### Source document

With their unique ability to tap into booming property markets in both Hong Kong and the mainland, local blue-chip developers have given fund managers hope that they may be able to follow on their successes of last year.

But after the property sector last year paced gains among the Hang Seng Index's other three industry groups with a blistering 64.53 per cent gain, it has endured a punishing start to this year, losing 7.59 per cent.

Still, fund managers are optimistic that with the expectation that United States interest rates will be cut and with domestic consumption driving property markets in both Hong Kong and the mainland, local property developers will be in a position to make strong returns.

'We are positive on property and we think it is going to be our major theme this year,' said Geoff Lewis, head of investment services at JF Asset Management, at a presentation earlier this month.

Interest-rate cuts could benefit Hong Kong's property market by freeing up more cash for lending and driving up demand for property.

'Property companies are the primary beneficiaries of falling interest rates, so they might outperform even in the down market in relative terms,' Mr Lewis said in an interview last week.

The US Federal Reserve is scheduled to convene at the end of this month and market observers expect it will cut rates as much as 0.75 percentage point. Since the local currency is fixed to the US dollar, Hong Kong banks are expected to follow suit.

As interest in Hong Kong's property market grows, demand for mainland real estate shows no signs of abating, Mr Lewis said.

'There is a huge demand to improve residential dwellings, to improve infrastructure and to improve offices. There is huge demand for new constructions in China,' he said.

### Supplied information
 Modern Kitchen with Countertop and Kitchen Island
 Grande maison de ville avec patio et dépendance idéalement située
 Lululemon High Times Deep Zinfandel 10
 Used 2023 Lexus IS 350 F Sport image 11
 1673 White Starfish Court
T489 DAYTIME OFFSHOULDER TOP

---

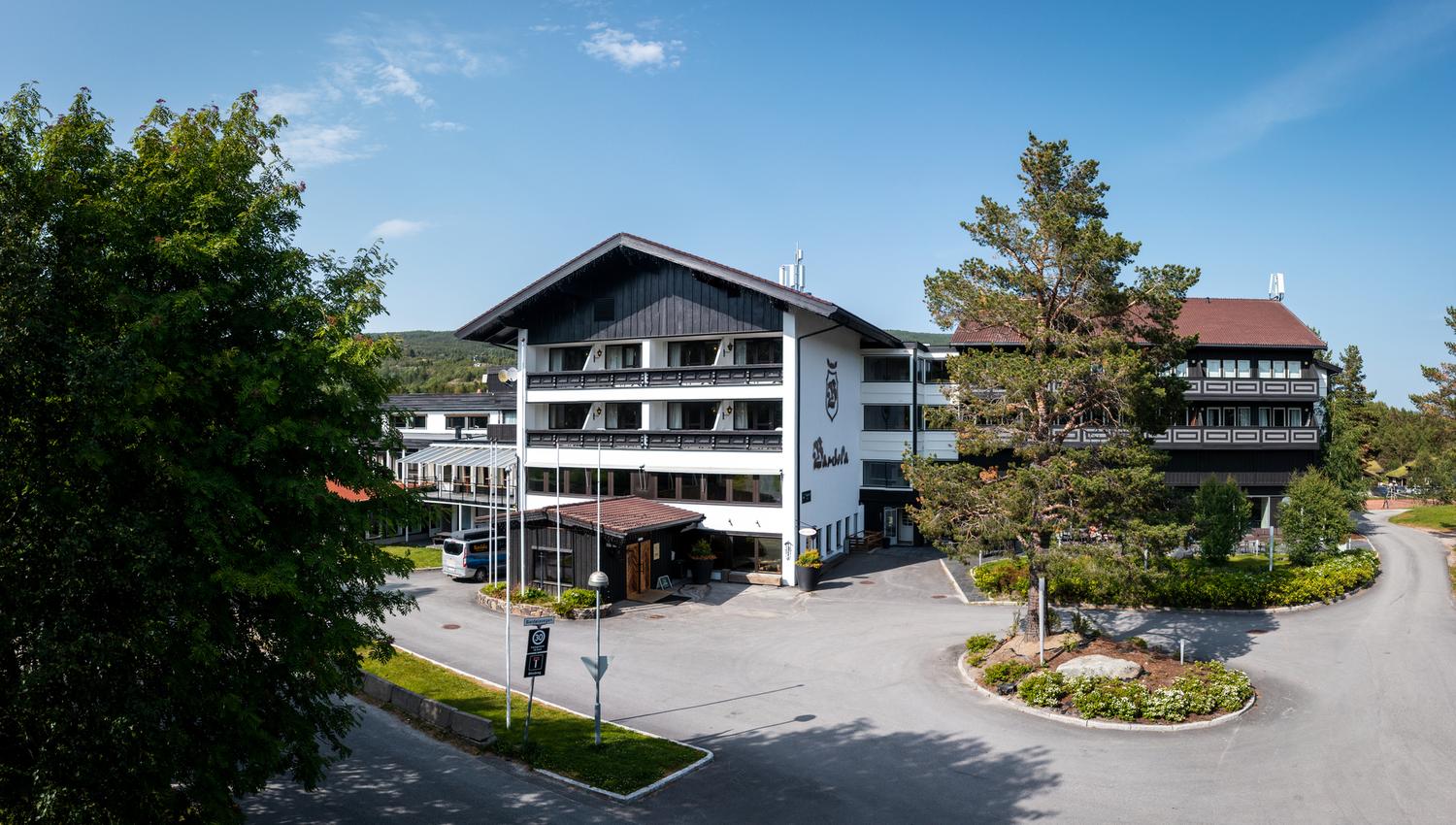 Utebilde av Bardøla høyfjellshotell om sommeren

--

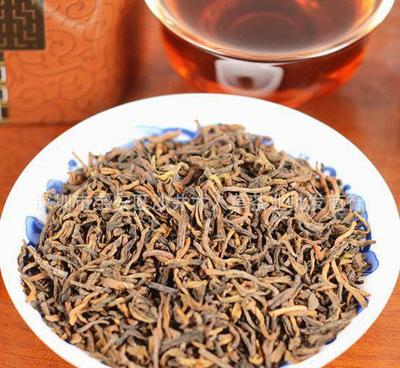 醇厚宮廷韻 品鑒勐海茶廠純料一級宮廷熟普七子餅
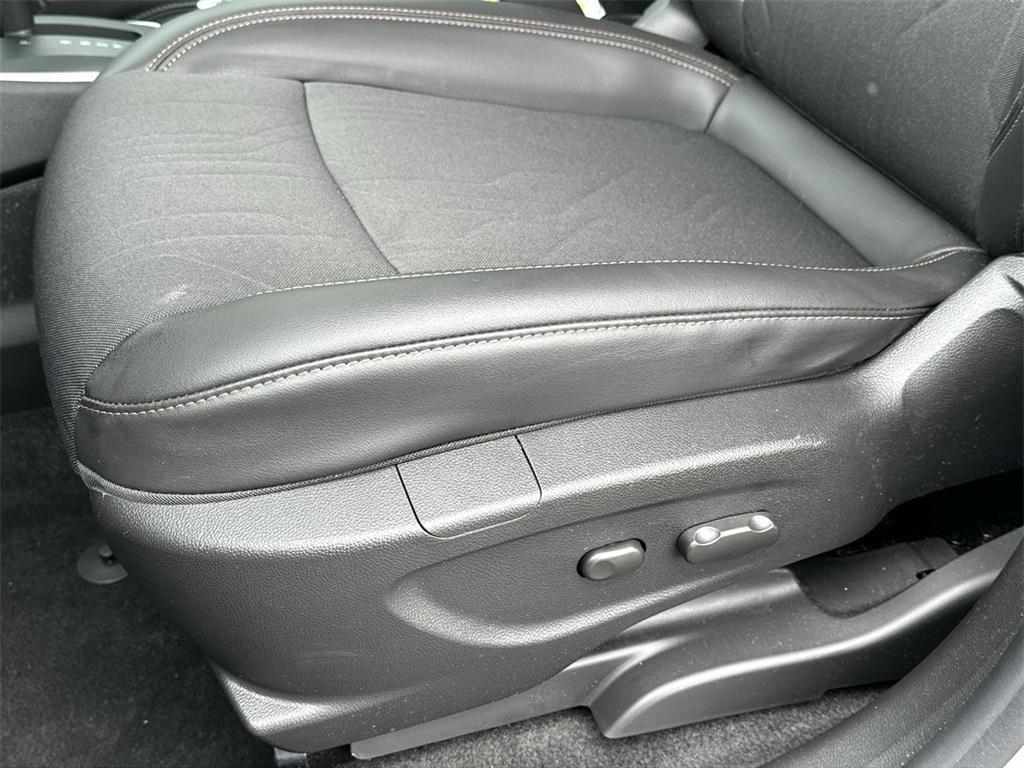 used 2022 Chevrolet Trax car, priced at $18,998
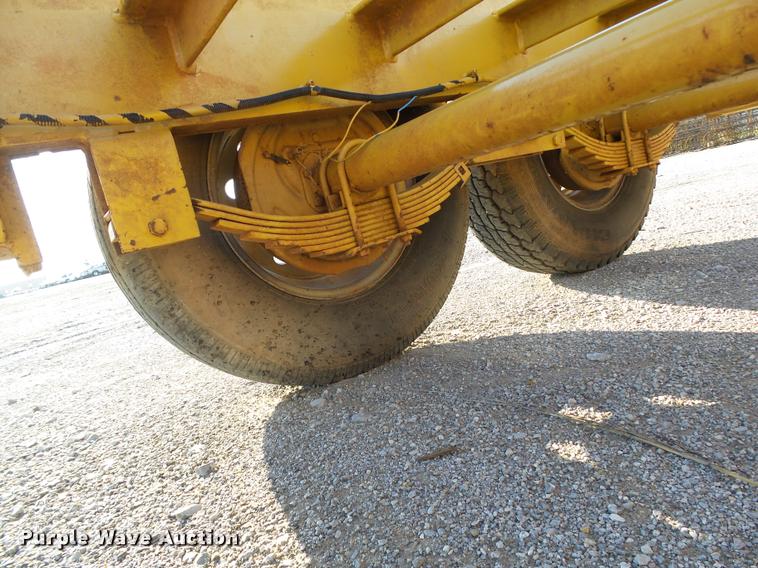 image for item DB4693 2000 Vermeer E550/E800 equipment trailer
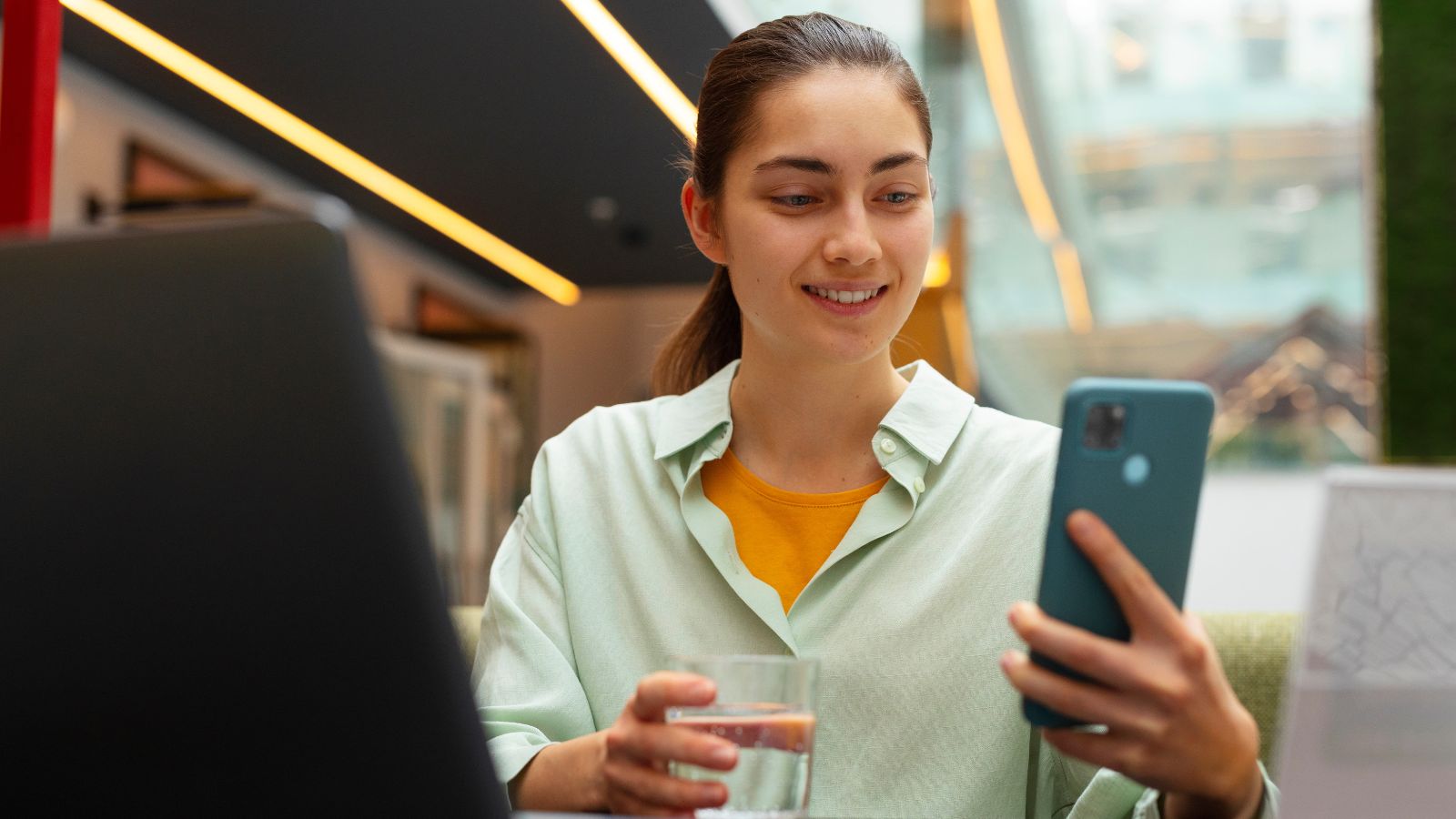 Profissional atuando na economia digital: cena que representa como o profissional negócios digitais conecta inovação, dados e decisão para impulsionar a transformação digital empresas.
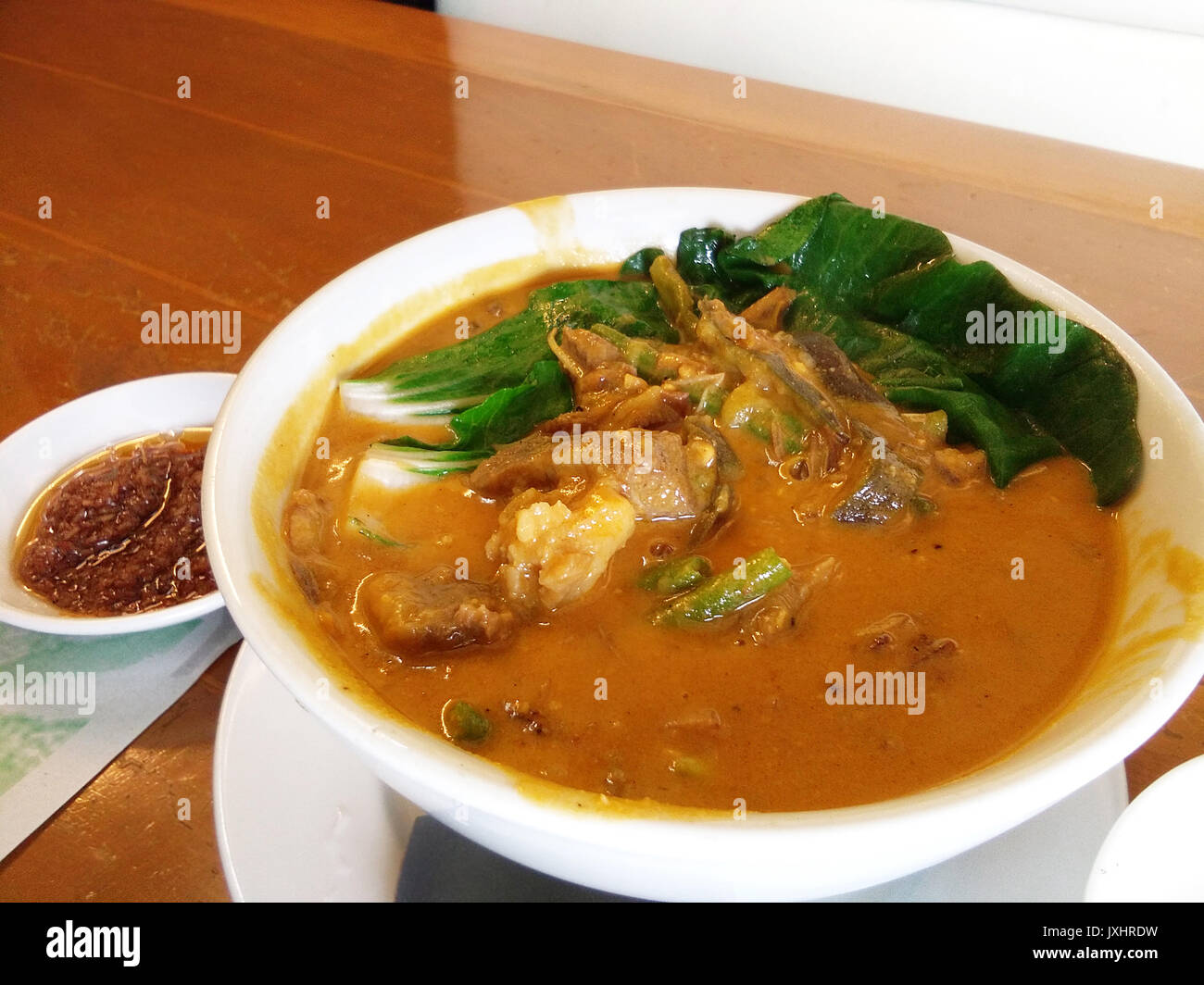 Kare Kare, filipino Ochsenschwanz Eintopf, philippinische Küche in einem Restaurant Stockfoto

### Work to be completed
Repeat the passage from the text on property investment in Hong Kong and the mainland between "Interest-rate cuts could" and "to follow suit.", inclusive.

### Response to this task
Interest-rate cuts could benefit Hong Kong's property market by freeing up more cash for lending and driving up demand for property.

'Property companies are the primary beneficiaries of falling interest rates, so they might outperform even in the down market in relative terms,' Mr Lewis said in an interview last week.

The US Federal Reserve is scheduled to convene at the end of this month and market observers expect it will cut rates as much as 0.75 percentage point. Since the local currency is fixed to the US dollar, Hong Kong banks are expected to follow suit.